Until February, I had worked as the managing editor and then editor of National Journal’s Technology Daily for seven-plus years. One of our recurring areas of coverage was the never-ending push by politicians to find ways to tax the Internet.
As the Wall Street Journal shows in an editorial about New York’s latest attempt at an Internet tax grab, the Supreme Court has made such taxes all but impossible by holding, rightly, that Congress alone has authority over interstate commerce. One state can’t tax consumers in another state for purchases made online.
But that reality won’t keep the tax-and-spenders from trying:
New York Gov. David Paterson is not repeating the worst mistakes of his predecessor. That’s too high, or perhaps we should say too low, a bar. Still, the new governor has resurrected one of Eliot Spitzer’s least popular ideas, a tax on Internet sales that he hopes will raise more than $70 million a year. Despised by consumers and constitutional scholars alike, this new tax will hit e-shoppers within weeks.

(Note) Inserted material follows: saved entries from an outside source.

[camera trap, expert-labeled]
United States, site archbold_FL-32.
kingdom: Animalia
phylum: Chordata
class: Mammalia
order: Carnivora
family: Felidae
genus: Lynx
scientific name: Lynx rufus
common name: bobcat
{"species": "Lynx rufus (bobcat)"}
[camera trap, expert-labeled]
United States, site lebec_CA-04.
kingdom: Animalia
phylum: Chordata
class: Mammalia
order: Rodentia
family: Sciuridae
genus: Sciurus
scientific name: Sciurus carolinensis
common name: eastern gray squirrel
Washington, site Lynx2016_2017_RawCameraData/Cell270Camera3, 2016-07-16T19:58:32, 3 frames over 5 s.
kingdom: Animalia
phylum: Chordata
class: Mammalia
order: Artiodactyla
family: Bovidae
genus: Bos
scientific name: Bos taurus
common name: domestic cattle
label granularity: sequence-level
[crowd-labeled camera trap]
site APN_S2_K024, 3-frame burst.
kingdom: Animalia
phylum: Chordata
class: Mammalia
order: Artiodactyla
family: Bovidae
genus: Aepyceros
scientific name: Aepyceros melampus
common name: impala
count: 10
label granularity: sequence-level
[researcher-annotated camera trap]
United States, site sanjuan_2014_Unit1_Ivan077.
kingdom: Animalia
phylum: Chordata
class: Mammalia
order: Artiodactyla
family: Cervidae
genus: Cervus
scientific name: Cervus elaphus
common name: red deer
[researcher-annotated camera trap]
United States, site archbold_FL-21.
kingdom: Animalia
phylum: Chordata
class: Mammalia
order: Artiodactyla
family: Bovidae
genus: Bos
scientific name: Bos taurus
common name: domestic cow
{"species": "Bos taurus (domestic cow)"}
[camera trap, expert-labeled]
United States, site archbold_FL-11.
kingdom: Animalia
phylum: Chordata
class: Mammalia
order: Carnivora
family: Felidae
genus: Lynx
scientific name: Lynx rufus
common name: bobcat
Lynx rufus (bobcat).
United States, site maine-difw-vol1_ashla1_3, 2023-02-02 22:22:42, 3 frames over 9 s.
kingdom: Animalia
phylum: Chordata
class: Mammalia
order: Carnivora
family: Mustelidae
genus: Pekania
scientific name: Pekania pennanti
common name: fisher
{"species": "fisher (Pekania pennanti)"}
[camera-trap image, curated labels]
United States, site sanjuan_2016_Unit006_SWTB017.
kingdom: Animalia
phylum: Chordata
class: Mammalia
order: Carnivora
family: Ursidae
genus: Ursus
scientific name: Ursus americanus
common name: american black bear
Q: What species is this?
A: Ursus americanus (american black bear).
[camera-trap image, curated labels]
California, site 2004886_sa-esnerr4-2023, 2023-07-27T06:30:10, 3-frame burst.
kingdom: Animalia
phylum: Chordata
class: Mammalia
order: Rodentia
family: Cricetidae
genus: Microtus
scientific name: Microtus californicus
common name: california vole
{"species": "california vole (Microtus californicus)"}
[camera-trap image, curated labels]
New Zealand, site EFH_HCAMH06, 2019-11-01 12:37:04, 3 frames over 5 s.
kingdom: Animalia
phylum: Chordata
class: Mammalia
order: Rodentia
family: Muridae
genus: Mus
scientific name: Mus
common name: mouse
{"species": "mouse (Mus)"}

By signing the state’s budget, Mr. Paterson is now attempting to do what Mr. Spitzer only threatened: force out-of-state retailers such as Amazon.com to collect New York’s sales taxes, which approach 9 percent, including local levies.
The bad news for New Yorkers, the Journal predicts, is that “some companies will feel pressure to pay instead of doing battle with a state government” until a court overturns this tax grab.